The API ProductStore in APIM communicates with the backend endpoint (https://productstoreapp.azurewebsites.net) to easily create, read, update, and delete records as and when required. However, you may face some performance issues and exceptions while invoking the API operations listed below. For ease in testing, keep only three products having IDs ranging from 1 to 3.

  • One of the API functions Products_GetAllProducts is taking 5 seconds to return the results, whereas the expected response time is less than a second.

  • While deleting a product having any of the above mentioned IDs (1 to 3), you are getting HTTP 500 - Internal Server Error  with the below message by calling Products_DeleteProduct operation.

    {
    "Message": "An error has occurred."
    }

  • Products_PutProduct operation that updates a product is getting throttled unexpectedly, throwing HTTP 429 - Too many requests with the below error message irrespective of product ID and request body, which you send in the request. For example, if the customer updates the product price of "Tomato Soup" having product ID = 1 with the below Json body he gets HTTP 429 status code.

    Template parameter ID : 1
       Request Body: {"Name": "Tomato soup","Category": "Groceries","Price": 2.45}
       Response Body:
    {
    Rate limit is exceeded. Try again after some time.
    }

Troubleshooting steps

  • While troubleshooting performance issues, the best way fault isolation technique is capturing [APIM inspector trace that shows time taken in each section (Inbound / Backend / Outbound).

  • If you analyze the API Inspector trace for the first issue you would notice that Backend section is taking most of the time (approx. 5 seconds), which means there is some slowness or long running operation is taking place at the backend.

    "source": "forward-request",
    "timestamp": "2018-07-29T16:16:46.6615081Z",
    "elapsed": "00:00:05.5844430","data": {
    "response": {
    "status": {
    "code": 200,
    "reason": "OK"
    }

  • Once you have isolated that the slowness is at the backend, you need to investigate the backend application code of the Web API application. For scenarios where you don't have access to the backend, you can implement caching at APIM level like below. Read about how you can implement caching policies  to improve performance in Azure API Management.

    <?xml version="1.0" encoding="UTF-8"?>
    <policies>
       <inbound>
          <base />
          <cache-lookup vary-by-developer="true" vary-by-developer-groups="true" must-revalidate="true" downstream-caching-type="public" />
       </inbound>
       <backend>
          <base />
       </backend>
       <outbound>
          <base />
          <cache-store duration="60" />
       </outbound>
       <on-error>
          <base />
       </on-error>
    </policies>
    
  • For the second issue (HTTP 500 - Internal Server Error), follow the same procedure of analyzing the APIM inspector trace and we should see HTTP 500 status code under 'forward-request' response attribute.

  • This means backend API returned HTTP 500 due to some unhandled exception occurred at the backend code, there is no issue at APIM level.

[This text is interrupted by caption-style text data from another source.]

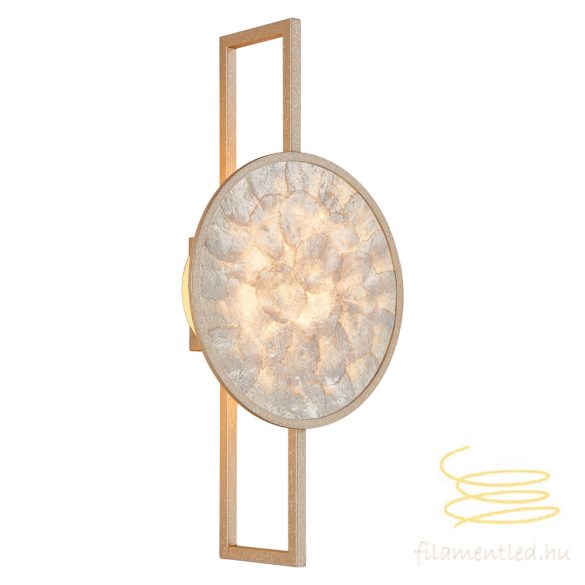Viokef Wall Light  Elyra 4339800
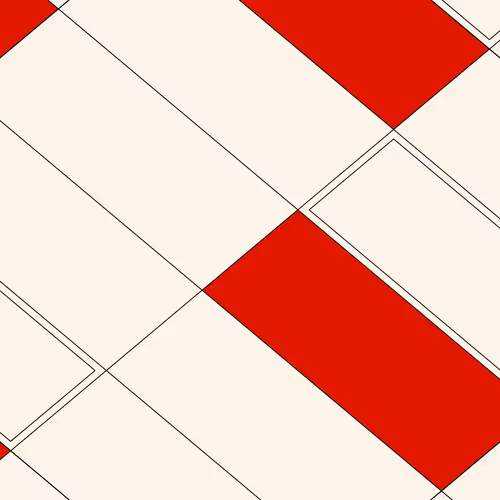 Decagon By Golid And Deca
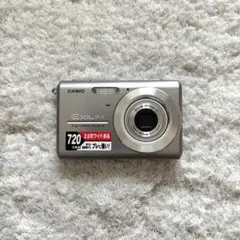 2025年最新】casio rom packの人気アイテム - メルカリ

    forward-request (841.060 ms)
    {
    "response": {
    "status": {
    "code": 500,
    "reason": "Internal Server Error"
    }

  • For the third issue (HTTP 429 - Too many requests) it looks like you are hitting API call rate limit. Probably you can check if there is any 'rate-limit' or 'rate-limit-by-key' policy implemented at operation level.

  • If you cannot find any such policies at operation level, click on the Calculate effective policy button, which will show all the inherited policies from various levels, like you may have some policies at product level that can cause this issue.

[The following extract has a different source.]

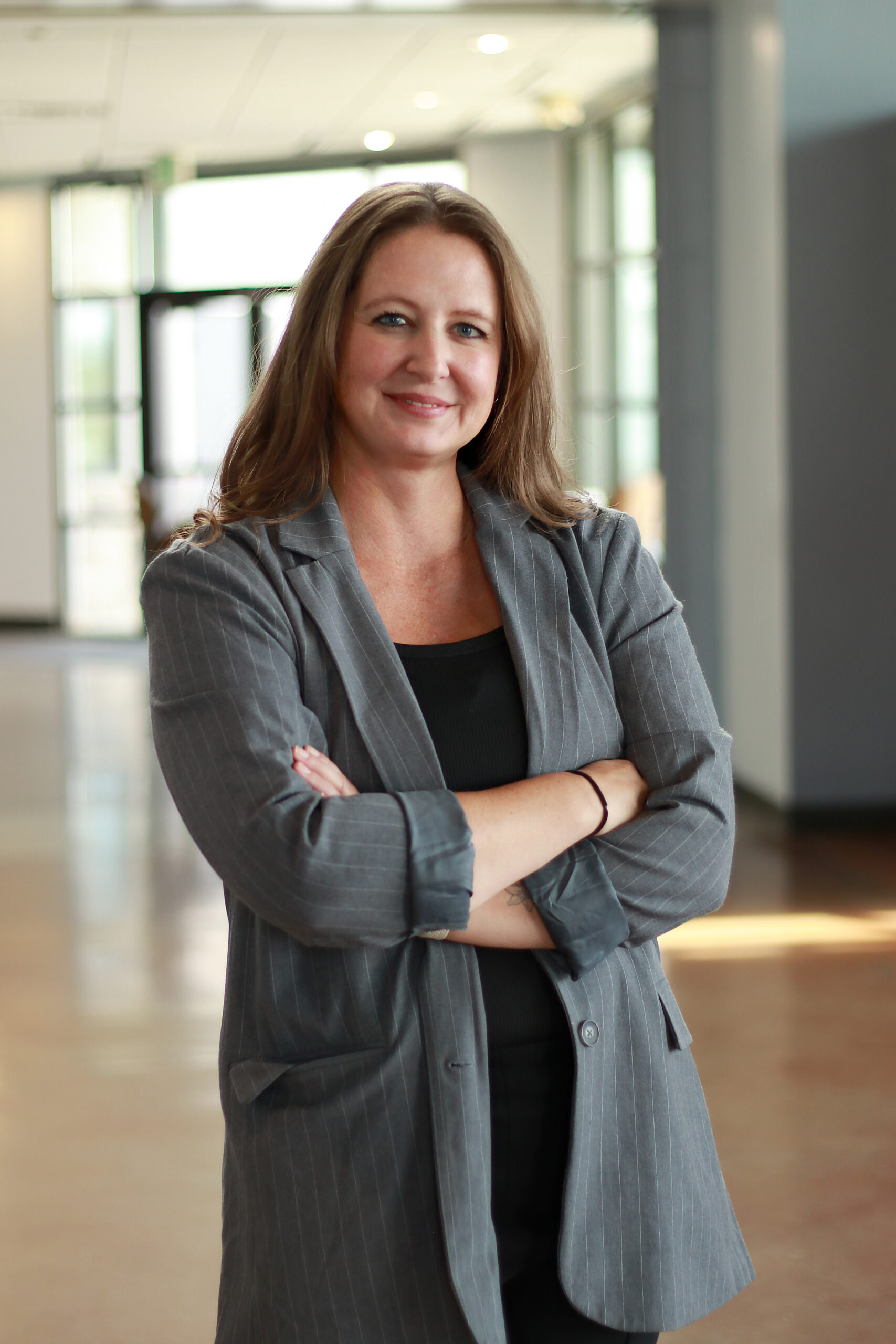 Krista Esch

  • Here you should notice that some policies are implemented at API level which not really limiting the API call rate but mimics its action by returning a customized response back to the client using 'return-response' and 'set-status' policies at outbound section.

    <?xml version="1.0" encoding="UTF-8"?>
    <outbound>
       <!--base: Begin Api scope-->
       <return-response>
          <set-status code="429" reason="Too many requests" />
          <set-body><![CDATA[{
    
    Rate limit is exceeded. Try again after some time.
    
    }]]></set-body>
       </return-response>
       <!--base: End Api scope-->
    </outbound>